EXERCISE
Answer these questions about the review exchange below:
(a) On which page does the reviewer say the larger width of the psychometric function is linked to a more gradual transition?
(b) Which PAS levels does the response identify as indicating states of partial awareness?
(c) What wording does the response say was adopted when introducing the standard interpretation of the slope?

--- START OF SOURCE PASSAGE ---

7. On page 9 it is stated that a larger width of the psychometric function indicates a more gradual transition from unconscious to conscious. Could it also just indicate an abrupt transition which however varies on a trial to trial basis? Averaging across many such trials might also lead to a flattening of the psychometric function

Response:

We agree with this reviewer that smaller steepness of the psychometric function might also result from an abrupt, but temporally variable transition. Note, however, that a potential substantial presence of intermediate PAS ratings (PAS levels 2 and 3), which indicate states of partial awareness, renders the interpretation in terms of variable dichotomous transitions unlikely. In the revised manuscript, we discuss this alternative interpretation of the slope of the psychometric function on p. 28 and also moderate the wording (“is taken to index”), when introducing the standard interpretation of the slope. Please also note that the interpretation of the slope as an index of transition from unawareness to awareness has been introduced by others and has been frequently used since then in consciousness research (Koch, C., & Preuschoff, K. (2007). Betting the house on consciousness. Nature Neuroscience, 10(2), 140-141. doi: 10.1038/Nn0207-140; Sandberg, K., Bibby, B. M., Timmermans, B., Cleeremans, A., & Overgaard, M. (2011). Measuring consciousness: Task accuracy and awareness as sigmoid functions of stimulus duration. Consciousness and Cognition, 20(4), 1659-1675. doi: 10.1016/j.concog.2011.09.002). We are fully aware of the multitude of factors influencing the slope and discuss slope effects in a balanced fashion (p. 28, lines 645-656).

--- END OF SOURCE PASSAGE ---
--- START OF DATA LINES ---

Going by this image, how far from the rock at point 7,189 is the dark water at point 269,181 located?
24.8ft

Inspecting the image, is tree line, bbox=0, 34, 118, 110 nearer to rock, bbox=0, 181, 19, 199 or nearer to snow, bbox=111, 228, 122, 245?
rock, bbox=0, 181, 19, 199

--- END OF DATA LINES ---

CORRECT OUTPUT
(a) Page 9.
(b) PAS levels 2 and 3.
(c) "is taken to index"